Along with the above request, I also wish to share another grave concern that haunts me as a member of the greater ‘Education’ fraternity. The traditional Indian system of scholarship, preferably called as the Gurukul system, is an interesting example of learning that encourages the art of critical thinking while preserving the wonder of life and the world. The mentor ushers the seeker into the world of surprise and revelation with only few basic tools. The seeker toils the path all by himself or herself, discovering, stumbling, waking, slipping, falling and again standing. The teacher and the learner share same food, same water, same house, and finally inhabit the same truth but through individual and independent reckoning.

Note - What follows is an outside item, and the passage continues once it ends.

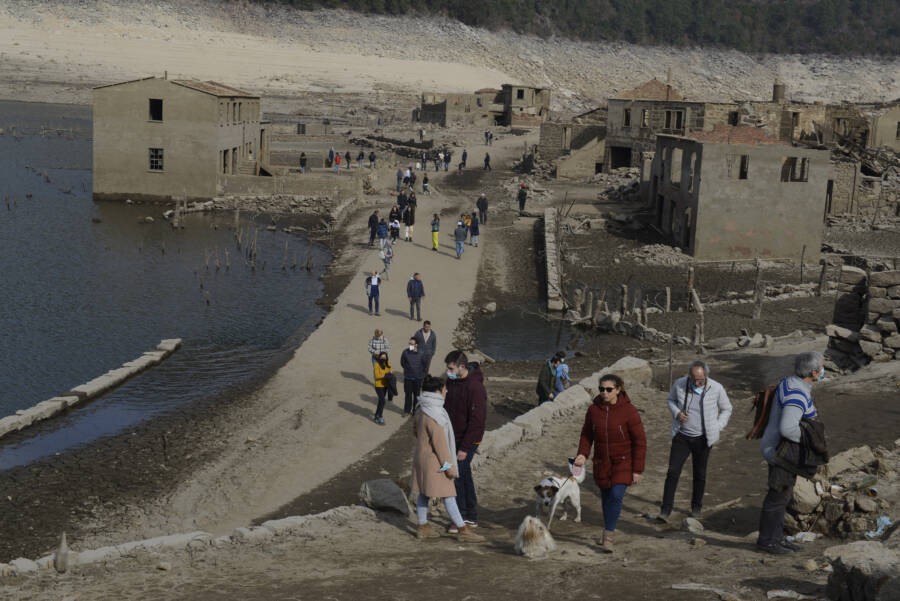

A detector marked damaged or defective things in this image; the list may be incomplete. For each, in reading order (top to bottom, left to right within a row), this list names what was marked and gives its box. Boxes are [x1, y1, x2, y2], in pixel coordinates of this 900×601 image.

The teacher offers just the lenses and the student independently sees through it. They induce the young learners to stand on their own feet. I essentially consider that the Gurukuls are true abodes of learning. They are the rabbit holes that I dream of.

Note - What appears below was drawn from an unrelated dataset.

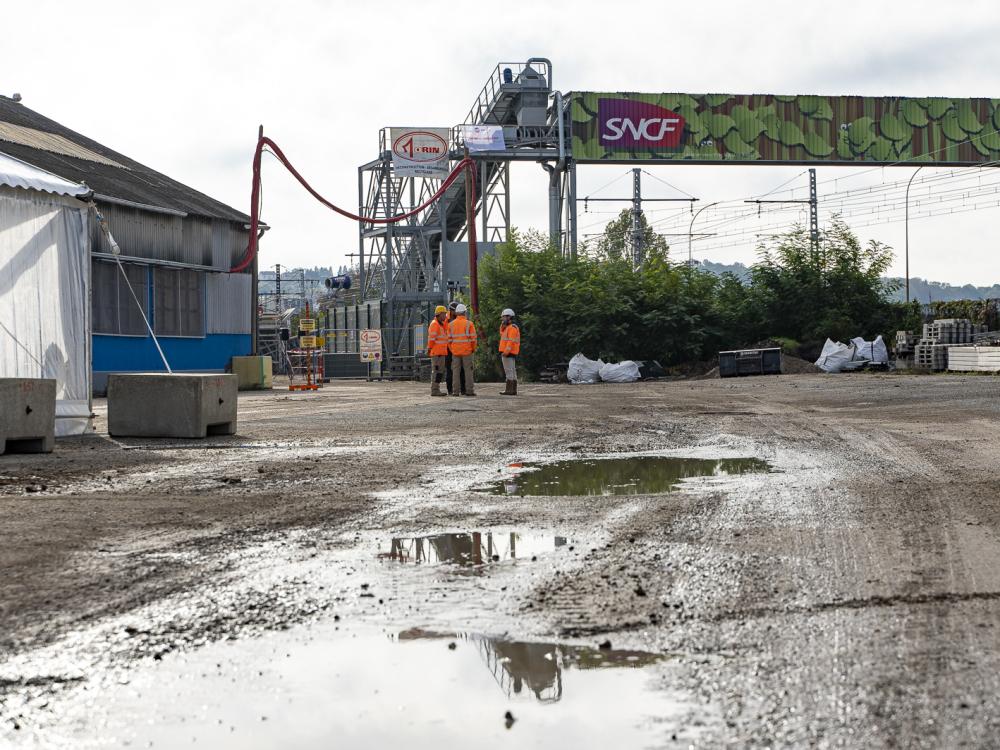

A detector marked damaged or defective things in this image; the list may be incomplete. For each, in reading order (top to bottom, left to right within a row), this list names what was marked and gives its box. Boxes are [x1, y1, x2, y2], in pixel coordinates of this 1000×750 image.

rusty metal siding [205, 272, 252, 334]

However, the system has almost disappeared from our country replaced by modern institutions through the interventions of the Britishers based on Lord Macaulay’s research and findings. They wanted educated clerks and not inventors, entrepreneurs, administrators or explorers. So, they methodically wiped out the Gurukul system from our land and built institutions to produce unthinking machines. Even after independence, we changed very little of our schools and gradually converted them into moneymaking centres. The students too grew into mere money making machines. Institutions became commercial centres. The focus got shifted. It is true that in the Gurukul system, as well, the Gurus were well protected and served by the kings and the society as a whole, but that was more incidental. The focus was the opening of the windows. Now, it is rather the opposite… the windows are being closed metaphorically and literally too (centralised AC schools with no windows). We as harbingers of education should be concerned about the commercialization of education and shift our focus to nurture the magic that our children are born with. I agree that money is an indispensable element of our modern existence, but as educators it should always remain supplementary and not the primary objective, or else, we lose focus.
So colleagues, I wish that all of you must believe that you are the front line warriors in the field of education, your benevolence (the sharing of knowledge), your sacrifice (the time spent beyond school hours), your valor (the challenge taken to nurture virgin young minds) are our priceless treasures. You must rejoice your work. Do not slog, celebrate teaching. Parents, you too are but teachers in a different space and time. Do not meddle with our children’s mind and imagination, rather help them manifest the perfection that is already there with them. Let us all revive the traditional system in a more modern way in our schools and colleges. Swami Vivekananda shared a similar dream of recreating the best of the past to suit the modern. I hope you trust Swami Vivekananda!
Wish you all a happy and a true new year!!!